Fisicamente, correu tudo bem. Psicologicamente nem por isso. Tive noticias muito difíceis de digerir, uma grande desilusão, momentos desesperados por não saber o que se estava a passar com a minha pessoa. A minha pessoa é a minha avó. Que está muito doente no hospital. Eu esforcei-me para sair do hospital o mais rapidamente possível, esforcei-me para comer bem, para dormir bem, para descansar. Mal vejo a hora de me meter num avião e ir ter com ela. De lhe falar baixinho ao ouvido, de lhe dizer que ela é a pessoa que mais amo neste mundo, a pessoa que SEMPRE me apoiou incondicionalmente toda a minha vida, que esteve sempre lá, que sempre me aceitou como eu era sem nunca me tentar mudar nem moldar. Espero ainda ir a tempo de a ver, de lhe poder dizer isto tudo, mesmo que ela já não me oiça como antes. Vou a correr para casa, que para mim é estar ao lado dela.


Sexta-feira, 20 de Janeiro de 2012

Acordei no recobro com algumas dores, mas sobretudo com muito, muito sono. Correu tudo bem, o sono era o reflexo da anestesia forte que levei. Antes de entrar na sala de operações, o Dr Greg veio falar comigo, e só nesse momento é que me lembrei de lhe perguntar como é que ia ser a cicatriz. Ele responde, meio a brincar, "como é que quer?" Eu encolhi os ombros, e pensei "ékkk", porque assim como assim tanto me faz (sim, já cheguei a este ponto). E disse-lhe: "Olhe, faça como achar melhor." Hoje vi-me pela primeira vez ao espelho e tenho uma cicatriz de 15-20cm a descer-me pelo pescoço abaixo...

 

[Um obrigada muito especial a todos os que me mandaram mails, deixaram comentários e pensaram em mim no dia 19. As vossas energias positivas contribuíram para que corresse tudo bem :) ]

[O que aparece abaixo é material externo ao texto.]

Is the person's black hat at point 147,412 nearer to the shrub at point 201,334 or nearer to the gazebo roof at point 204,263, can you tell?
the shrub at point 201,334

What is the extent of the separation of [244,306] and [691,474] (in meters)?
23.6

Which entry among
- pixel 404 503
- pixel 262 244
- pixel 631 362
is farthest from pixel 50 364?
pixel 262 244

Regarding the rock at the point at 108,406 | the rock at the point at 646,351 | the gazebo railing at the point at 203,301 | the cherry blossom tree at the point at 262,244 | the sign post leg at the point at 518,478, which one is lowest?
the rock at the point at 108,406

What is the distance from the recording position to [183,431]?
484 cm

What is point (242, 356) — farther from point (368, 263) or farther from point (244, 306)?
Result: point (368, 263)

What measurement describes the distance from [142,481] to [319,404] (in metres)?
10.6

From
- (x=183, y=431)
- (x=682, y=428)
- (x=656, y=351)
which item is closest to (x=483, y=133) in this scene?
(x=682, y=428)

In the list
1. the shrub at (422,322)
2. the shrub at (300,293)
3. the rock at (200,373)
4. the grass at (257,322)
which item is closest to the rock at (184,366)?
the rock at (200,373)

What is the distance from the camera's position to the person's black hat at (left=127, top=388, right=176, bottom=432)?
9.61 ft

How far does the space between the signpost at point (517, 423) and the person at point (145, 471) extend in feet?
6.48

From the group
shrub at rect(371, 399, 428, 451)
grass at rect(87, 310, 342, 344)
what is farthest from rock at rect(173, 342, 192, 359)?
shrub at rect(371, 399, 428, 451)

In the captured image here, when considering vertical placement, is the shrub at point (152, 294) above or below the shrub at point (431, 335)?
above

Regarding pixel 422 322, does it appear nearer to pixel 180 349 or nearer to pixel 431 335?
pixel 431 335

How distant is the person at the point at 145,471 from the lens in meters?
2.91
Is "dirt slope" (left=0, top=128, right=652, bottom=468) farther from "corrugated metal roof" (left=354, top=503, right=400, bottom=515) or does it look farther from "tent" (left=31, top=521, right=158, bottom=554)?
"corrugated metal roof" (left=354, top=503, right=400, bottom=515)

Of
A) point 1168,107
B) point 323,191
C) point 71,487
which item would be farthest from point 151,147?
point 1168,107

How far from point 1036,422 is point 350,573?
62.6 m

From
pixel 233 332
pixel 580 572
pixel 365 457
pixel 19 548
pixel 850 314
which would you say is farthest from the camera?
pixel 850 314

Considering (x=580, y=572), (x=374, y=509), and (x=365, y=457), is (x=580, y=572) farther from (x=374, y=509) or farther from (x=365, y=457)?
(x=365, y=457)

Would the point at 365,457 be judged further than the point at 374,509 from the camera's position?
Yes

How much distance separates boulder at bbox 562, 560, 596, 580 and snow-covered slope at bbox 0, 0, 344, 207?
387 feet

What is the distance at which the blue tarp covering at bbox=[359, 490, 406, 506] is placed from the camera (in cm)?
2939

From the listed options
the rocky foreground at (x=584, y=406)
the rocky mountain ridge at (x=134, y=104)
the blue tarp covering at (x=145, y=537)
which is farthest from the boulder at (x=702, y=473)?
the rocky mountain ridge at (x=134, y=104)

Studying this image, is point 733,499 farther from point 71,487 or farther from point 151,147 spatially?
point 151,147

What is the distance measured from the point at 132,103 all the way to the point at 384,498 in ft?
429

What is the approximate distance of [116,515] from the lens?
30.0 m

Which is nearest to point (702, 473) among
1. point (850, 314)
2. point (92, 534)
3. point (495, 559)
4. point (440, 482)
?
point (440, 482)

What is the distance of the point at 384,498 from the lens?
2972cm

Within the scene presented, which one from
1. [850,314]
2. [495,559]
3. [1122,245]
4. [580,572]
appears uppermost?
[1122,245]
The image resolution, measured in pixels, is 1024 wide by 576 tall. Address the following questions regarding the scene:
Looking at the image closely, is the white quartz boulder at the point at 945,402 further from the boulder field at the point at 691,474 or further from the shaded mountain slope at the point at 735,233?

Sábado, 14 de Janeiro de 2012

Saí da consulta de Anestesia e fui direitinha para o bar do Hospital. Precisava urgentemente de um café e um donuts. Saquei do telemóvel e comecei a escrever-lhe um mail com as novidades. Sou Lambardodependente e não tenho vergonha disso. Sei que ele está sempre comigo, vai estar sempre comigo, até ao fim. é por isso que o primeiro e-mail é para ele, antes dos telefonemas e das sms. Concentrei-me para narrar tudo como deve de ser e não exprimir muitas emoções. Para além da óbvia, que é o medo (terror?) que sinto por saber que vou ter que ser entubada pelo nariz outra vez.

 

A operação é daqui a uns dias, 5a feira, dia 19. O cirurgião é o do costume (o giraço que tem o poder de me acalmar no bloco operatório e que cada vez que me vê me diz o quão corajosa sou). O objectivo da cirurgia é retirar todos os gânglios linfáticos do lado direito do pescoço. Em francês diz-se curage ganglionnaire. Curage rima com courage (=coragem), como me disse uma amiga. Depois tenho 2 ou 3 semanas para recuperar antes de iniciar um novo ciclo de radioterapia (o quinto!).

 

Para além da presença confirmada de gânglios malignos no TAC, foi também visível uma zona inflamatória que corresponde muito provavelmente a um diagnostico de osteoradionecrose. Nas palavras de um artigo brasileiro, "A osteoradionecrose (ORN) do esqueleto facial é uma das mais sérias e debilitantes complicações que podem ocorrer após radioterapia em pacientes com câncer de cabeça e pescoço." Cuidado ao clicar no artigo, tem imagens de cirurgias que podem impressionar.

 

Fora isto, os exames não mostraram mais nada no resto do corpo. Não me consigo rejubilar com estas noticias, porque eu só vou ficar contente quando um TAC estiver limpo. Só vou ficar contente quando a vitória for total. Não me contento com meias vitórias, não consigo celebrar nada por enquanto. O copo meio cheio tipo "ai partiste a perna? Ao menos não ficaste paralítica!" não é para mim (não é defeito, é feitio). Não descanso enquanto não ganhar esta guerra.